I'm having trouble seeing all those hordes of JPII kids who are going to save Catholicism. Maybe they are in the confessionals.
Peter Steinfels has a piece on Commonweal which is receiving a lot of interest. He deals with the exodus of US Catholics from the pews and some of the reasons for it. One of the points I was personally glad he made is the incredible disconnect between the reporting about the John Paul II generation of youth and that generation's real representation in the pews. Which is about nil. One of the major reasons for this, at least as found by current research, is the younger generations are turned off by the conservative politics of Church leadership. This includes conservative political attitudes towards social justice and ecological issues as well sexual morality. This is not just true for Catholic youth, but plays across the whole spectrum of Christian denominations.
From my perspective it seems Evangelical Protestants have a better grasp of this situation than our Catholic leadership--at least our most vocal Catholic leadership. For instance, there have been more pleas for real understanding of the gay bullying issue from Evangelicals while Catholic leadership has been stunningly silent. Unfortunately this silence is the exact wrong strategy to use if the Church really gave a damn about the loss of it's youth. These youth have gone way beyond concern about gay issues. In their minds gay rights is a done deal.
In my own experience it is the description of the kind of God implied in conservative political ideology that is a major stumbling block for these younger generations. So many of them have grown up in split families that the patriarchal God of the Old Testament doesn't have much resonance. They haven't experienced the kind of family order that conservatives are trying to say is God's order. When serial monogamists like Newt Gingrich give speeches about the divine nature of this family order, they smell hypocrisy and exit stage left.
For a lot of them paternity is not about a benevolent male authority figure, it's about male abandoment.
I don't actually have any idea as to how the current version of Catholicism is going to successfully make any inroads with these younger generations. I was really disappointed with the roll out of Benedict's new Vatican dicastery for the evangelization of the old Catholic strongholds. Archbishop Reno Fisichella sounded as if he didn't have a clue as to what his assignment was about. The best he could offer was he would get right on adding other languages (other than Italian and Latin) to the not yet fully constructed website for the not yet thought out plan by the not yet staffed dicastery. Great.
Maybe this lack of foresite for Benedict's new initiative indicates the Vatican is aware of some hard facts. Unless there is a massive change in the conceptualization of Catholic theology and a true reformation of how the Church does business it will not survive as a meaningful entity. Benedict has decided that survival of the current model of the Church is worth any cost. He is throwing verbal tokens in the direction of the lost sheep while spending the vast majority of his energy upholding the current clerical system and espousing the pre Vatican II Christology which is so necessary to that clerical system.
This is a Church which is essentially preaching to the maturity and intellectual level of naive high schoolers.
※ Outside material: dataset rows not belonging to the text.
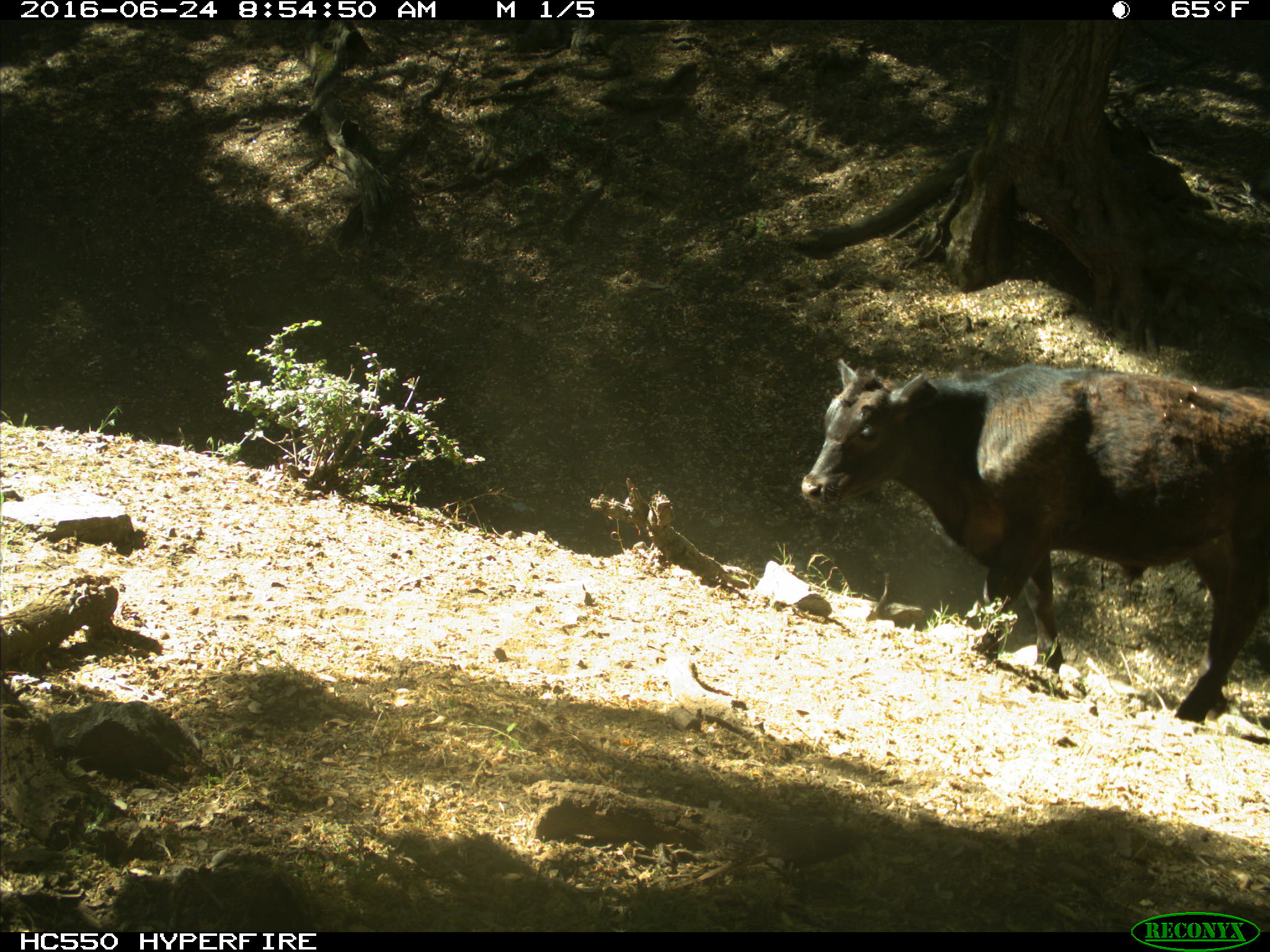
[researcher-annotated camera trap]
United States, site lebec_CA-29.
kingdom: Animalia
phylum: Chordata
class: Mammalia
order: Artiodactyla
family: Bovidae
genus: Bos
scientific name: Bos taurus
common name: domestic cow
Bos taurus (domestic cow).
Benedict's vision of the 'simple people' sometimes seems as if he sees his core audience as one big class of freshmen college students and his classroom is fully committed to the idea of 'en loco parentis'. This most certainly seems to be what he is seeking in seminary candidates and episcopal appointments. It is a recipe for virtually the total loss of the thinking West, but also most of the developing third world.
Worse than this, it makes the statement loud and clear that caring for souls is not what he is about. He is about saving the clerical Church. Evangelization implies a moving out towards others. Benedict's Church is telling Catholics it is our duty to move towards the stagnant center of Rome, not the Church's duty to reach out to the evolving margins. This is matched by his idea of ecumenism in which he has reached out for the most reactionary components of historical Catholicism while silencing or condemning the progressive components.
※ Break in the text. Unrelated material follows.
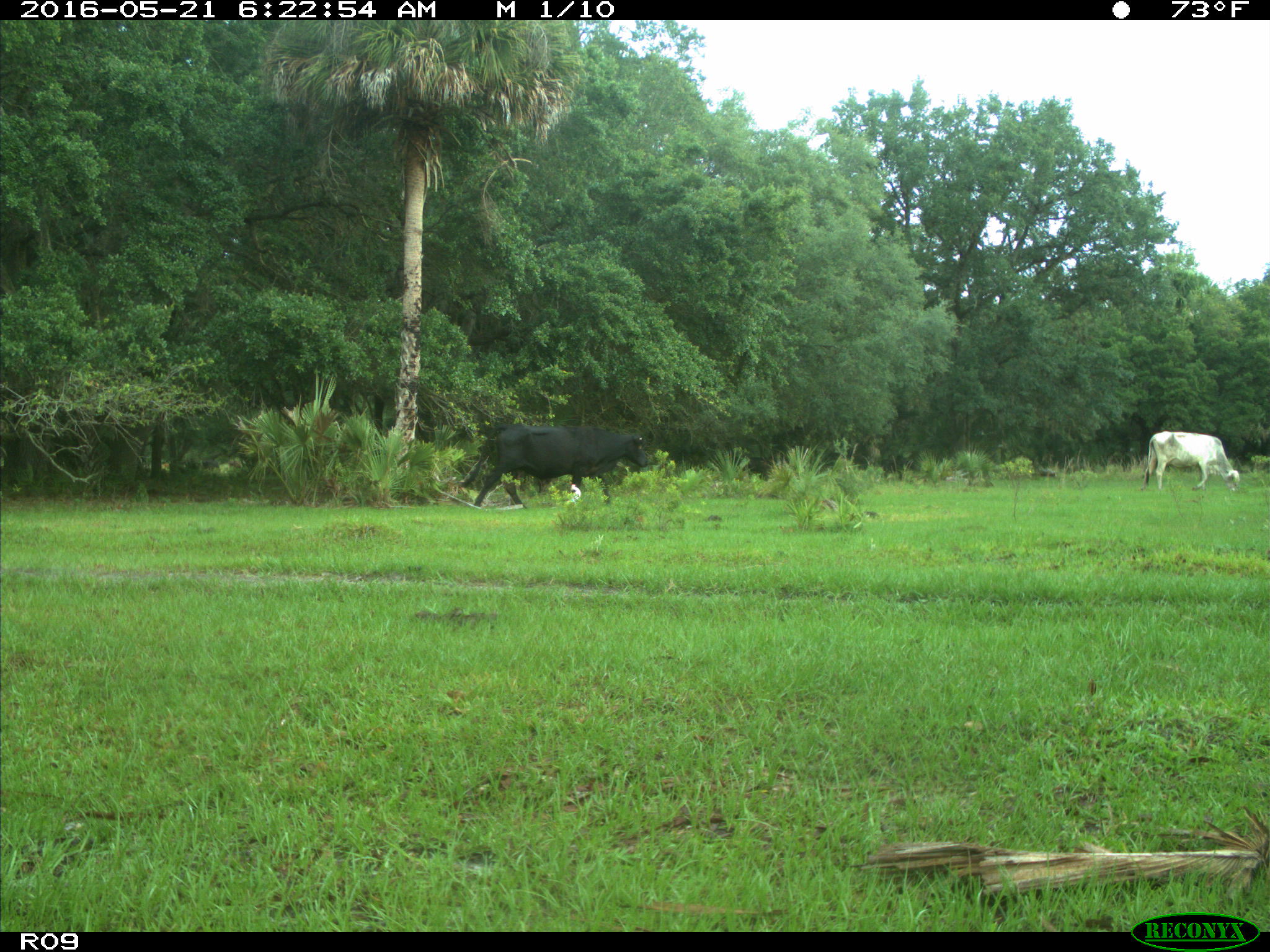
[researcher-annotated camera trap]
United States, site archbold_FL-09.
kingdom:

If the question for Catholics is sacrificing emotional maturity and intellectual integrity for the sake of full communion in the Church, the numbers that Peter Steinfels laments are only going to get worse. As long as the restorationist movement holds sway in Rome, the Roman Church will continue to shrink. Maybe it's time disaffected Catholics started buying up some of the property the shrinking Roman Church is selling. No reason their loss shouldn't be someone else's gain.